Le film de Jean Image propose un voyage plus large au coeur de l'univers complexe des contes. Le film apparaît comme une nouvelle version du conte Le Petit Poucet, adaptée au public du XXe siècle et mélangée à l'univers des insectes. Le conte pour enfants se définit justement par son caractère inépuisable. Mais l'histoire originale peut être racontée d'une infinité de façons, et les contes les plus célèbres sont issus d'une très ancienne tradition orale. Ce n'est pas un genre littéraire fixe, mais il existe à travers la transmission : il est toujours possible de le remettre à jour, de le réécrire, ou de le raconter autrement. Dans la manière même de dessiner ses personnages, Jean Image répond aux codes du conte pour enfants. Ses figures, simples et schématiques, aux proportions démesurées, semblent tout droit sorties de cahiers d'école gribouillés par des enfants imaginatifs. Certaines parties du corps de l'ogre semblent plus grosses, comme pour souligner sa seule fonction : manger les petits.

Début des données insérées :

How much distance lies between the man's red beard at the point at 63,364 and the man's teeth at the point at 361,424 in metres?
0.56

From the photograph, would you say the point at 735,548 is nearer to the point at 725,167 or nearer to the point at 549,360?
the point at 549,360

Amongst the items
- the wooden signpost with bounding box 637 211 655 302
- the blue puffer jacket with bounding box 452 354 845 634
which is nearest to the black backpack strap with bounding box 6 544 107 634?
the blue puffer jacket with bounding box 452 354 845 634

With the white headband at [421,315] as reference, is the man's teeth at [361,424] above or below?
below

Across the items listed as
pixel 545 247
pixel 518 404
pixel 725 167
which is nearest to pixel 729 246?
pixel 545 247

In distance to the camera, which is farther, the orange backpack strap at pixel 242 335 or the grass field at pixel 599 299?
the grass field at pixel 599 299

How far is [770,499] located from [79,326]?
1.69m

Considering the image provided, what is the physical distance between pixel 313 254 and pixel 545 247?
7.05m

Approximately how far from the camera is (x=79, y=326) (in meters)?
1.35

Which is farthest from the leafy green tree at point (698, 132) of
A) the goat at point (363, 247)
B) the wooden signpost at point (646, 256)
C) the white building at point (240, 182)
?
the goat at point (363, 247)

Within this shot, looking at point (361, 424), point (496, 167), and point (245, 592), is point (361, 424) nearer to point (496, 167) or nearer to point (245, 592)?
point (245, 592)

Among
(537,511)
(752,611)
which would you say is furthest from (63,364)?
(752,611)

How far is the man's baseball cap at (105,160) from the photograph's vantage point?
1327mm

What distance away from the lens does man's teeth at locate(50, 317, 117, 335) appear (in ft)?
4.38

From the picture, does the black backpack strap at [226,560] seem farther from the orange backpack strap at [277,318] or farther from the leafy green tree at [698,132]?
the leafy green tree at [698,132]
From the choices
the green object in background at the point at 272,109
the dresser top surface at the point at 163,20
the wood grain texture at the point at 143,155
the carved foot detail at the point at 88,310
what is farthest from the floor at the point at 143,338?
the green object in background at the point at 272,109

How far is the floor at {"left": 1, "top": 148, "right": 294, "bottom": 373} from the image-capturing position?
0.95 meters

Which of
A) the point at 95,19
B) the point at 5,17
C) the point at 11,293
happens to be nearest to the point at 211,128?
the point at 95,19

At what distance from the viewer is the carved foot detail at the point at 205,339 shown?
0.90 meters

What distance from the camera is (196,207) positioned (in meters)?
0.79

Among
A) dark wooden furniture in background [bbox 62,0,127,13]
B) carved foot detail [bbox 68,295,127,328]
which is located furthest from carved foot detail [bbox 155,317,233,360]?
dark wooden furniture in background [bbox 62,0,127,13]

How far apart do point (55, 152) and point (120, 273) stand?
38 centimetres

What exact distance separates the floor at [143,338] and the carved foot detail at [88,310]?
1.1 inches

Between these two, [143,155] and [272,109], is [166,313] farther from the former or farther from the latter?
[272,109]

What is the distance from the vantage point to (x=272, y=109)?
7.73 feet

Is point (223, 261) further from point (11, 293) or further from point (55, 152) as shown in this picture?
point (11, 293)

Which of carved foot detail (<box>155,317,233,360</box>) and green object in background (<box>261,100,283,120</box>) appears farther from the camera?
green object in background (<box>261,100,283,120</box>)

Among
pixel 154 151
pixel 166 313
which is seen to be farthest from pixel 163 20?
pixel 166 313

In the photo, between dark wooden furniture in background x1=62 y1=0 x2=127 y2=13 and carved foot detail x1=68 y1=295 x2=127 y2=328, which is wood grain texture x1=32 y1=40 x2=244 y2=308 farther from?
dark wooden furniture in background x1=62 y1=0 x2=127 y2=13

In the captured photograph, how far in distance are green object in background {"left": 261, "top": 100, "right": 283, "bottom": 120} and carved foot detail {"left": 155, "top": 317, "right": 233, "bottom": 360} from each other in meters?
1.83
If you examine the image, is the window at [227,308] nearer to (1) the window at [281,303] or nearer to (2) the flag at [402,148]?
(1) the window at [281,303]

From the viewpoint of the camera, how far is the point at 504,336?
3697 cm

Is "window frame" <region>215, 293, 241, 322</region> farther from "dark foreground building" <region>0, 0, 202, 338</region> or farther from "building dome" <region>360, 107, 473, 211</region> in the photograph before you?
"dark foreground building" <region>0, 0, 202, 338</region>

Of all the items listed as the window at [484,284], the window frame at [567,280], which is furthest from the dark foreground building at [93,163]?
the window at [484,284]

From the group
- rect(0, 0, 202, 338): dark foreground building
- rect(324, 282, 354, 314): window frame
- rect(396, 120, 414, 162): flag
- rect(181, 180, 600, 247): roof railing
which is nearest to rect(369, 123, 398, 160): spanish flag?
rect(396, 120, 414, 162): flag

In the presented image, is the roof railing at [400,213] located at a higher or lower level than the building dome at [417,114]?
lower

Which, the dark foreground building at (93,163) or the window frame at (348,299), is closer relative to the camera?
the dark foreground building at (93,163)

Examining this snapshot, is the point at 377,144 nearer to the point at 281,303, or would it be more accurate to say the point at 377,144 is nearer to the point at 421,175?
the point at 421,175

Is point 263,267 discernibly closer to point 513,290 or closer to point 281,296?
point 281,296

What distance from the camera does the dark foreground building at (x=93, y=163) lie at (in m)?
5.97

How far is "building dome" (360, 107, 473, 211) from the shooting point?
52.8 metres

Comme le loup du Petit Chaperon rouge, à la question "Mais pourquoi tes mains sont-elles si grandes ?", il répondrait par "C'est pour mieux t'attraper, mon enfant !". Ou, pour justifier la démesure de sa bouche, la taille de sa langue, l'aspect tranchant de ses dents : "C'est pour mieux te manger, mon enfant !". De même, Jeannot et ses frères, identiques en apparence, figures effilées aux voix fluettes, semblent fonctionner comme des symboles : ce sont avant tout des petits enfants, comme tous les petits enfants de tous les contes de fées – ils ne sont pas encore "formés". Ce sont les aventures et les épreuves traversées qui vont en faire de véritables personnages et construire leurs personnalités. La matière de départ utilisée par Jean Image est donc celle, innocente et archétypale, du conte.
Marie-Luce Image revient sur la dimension pédagogique de Jeannot l'intrépide : Mon père voulait transmettre une information à travers ses films. Pour cela il s'est inspiré de ses lectures d'enfance, dont "La Vie des abeilles" ou "La Vie des fourmis de Maeterlinck". Ceci était assez précurseur car la plupart des films de l'époque n'avaient pas cet aspect pédagogique. Ainsi dans "Les Aventures de Joe", inspiré de Jeannot l'intrépide, des séquences montraient comment les abeilles récoltaient le pollen, construisaient les alvéoles destinées à recueillir le miel, ... des informations simples destinées à éveiller l'esprit de curiosité des enfants. Mon père voulait toucher un grand public. Son souci constant était le développement de l'animation française. Il a participé à de nombreux festivals, Annecy, Cannes, et il a créé des cours d'animation par correspondance et formé ainsi de nombreux dessinateurs. Pour lui, le film d'animation est un langage universel qui peut favoriser les échanges à travers les peuples.